The data START

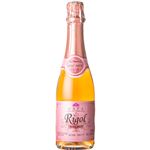 スペイン産 トップバリュ リゴル・エクセレンシア・ロゼ【ロゼ泡／辛口】375ml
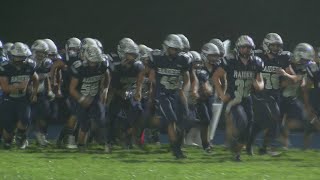 Blue Raider pride on display in Tamaqua [upl. by Ettore526]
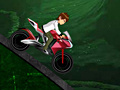 Oyunu Ben 10 Moto Ride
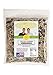 Raw Pumpkin, Sunflower, Chia, Hemp, Flax Seeds, Dried Blueberries, Cranberries, Raisins Salad Mix by Gerbs - 4 LBS - Top 11 Food Allergen Free, NON GMO, Unsulfured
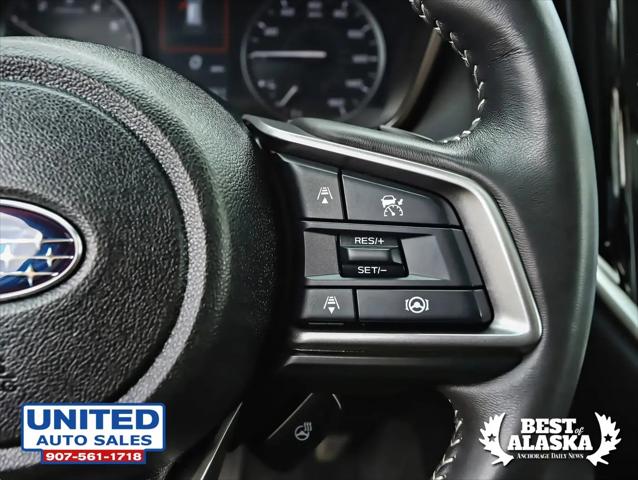 2024 Subaru Ascent Touring 7-Passenger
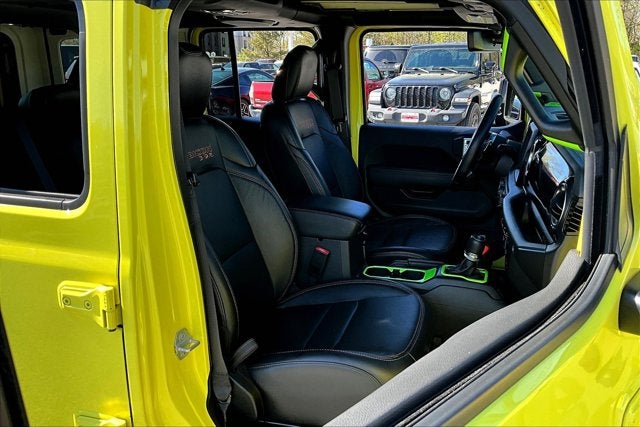 2023 Jeep Wrangler Rubicon 392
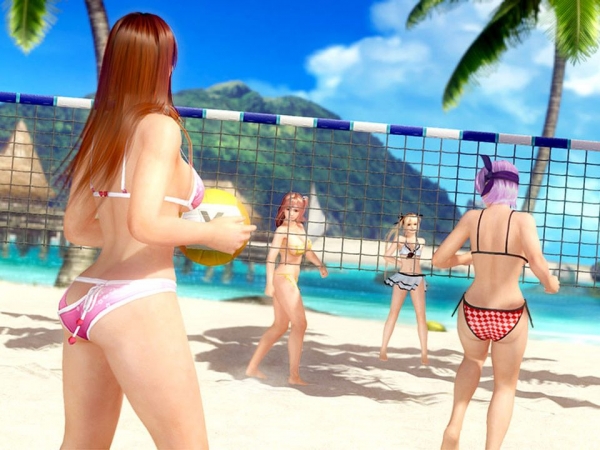 一部VR乳搖遊戲，讓全世界宅男露出了微笑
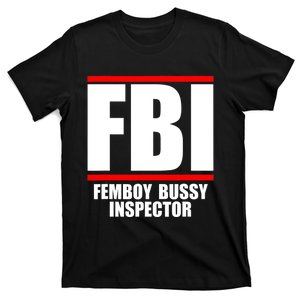 Femboy Inspector T-Shirt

The data END

▶ _Exercise requirements_: Return the text of every entry above word for word, leaving the pictures out of your answer.

▶ _Result of this exercise_:
 スペイン産 トップバリュ リゴル・エクセレンシア・ロゼ【ロゼ泡／辛口】375ml
 Blue Raider pride on display in Tamaqua [upl. by Ettore526]
 Oyunu Ben 10 Moto Ride
 Raw Pumpkin, Sunflower, Chia, Hemp, Flax Seeds, Dried Blueberries, Cranberries, Raisins Salad Mix by Gerbs - 4 LBS - Top 11 Food Allergen Free, NON GMO, Unsulfured
 2024 Subaru Ascent Touring 7-Passenger
 2023 Jeep Wrangler Rubicon 392
 一部VR乳搖遊戲，讓全世界宅男露出了微笑
 Femboy Inspector T-Shirt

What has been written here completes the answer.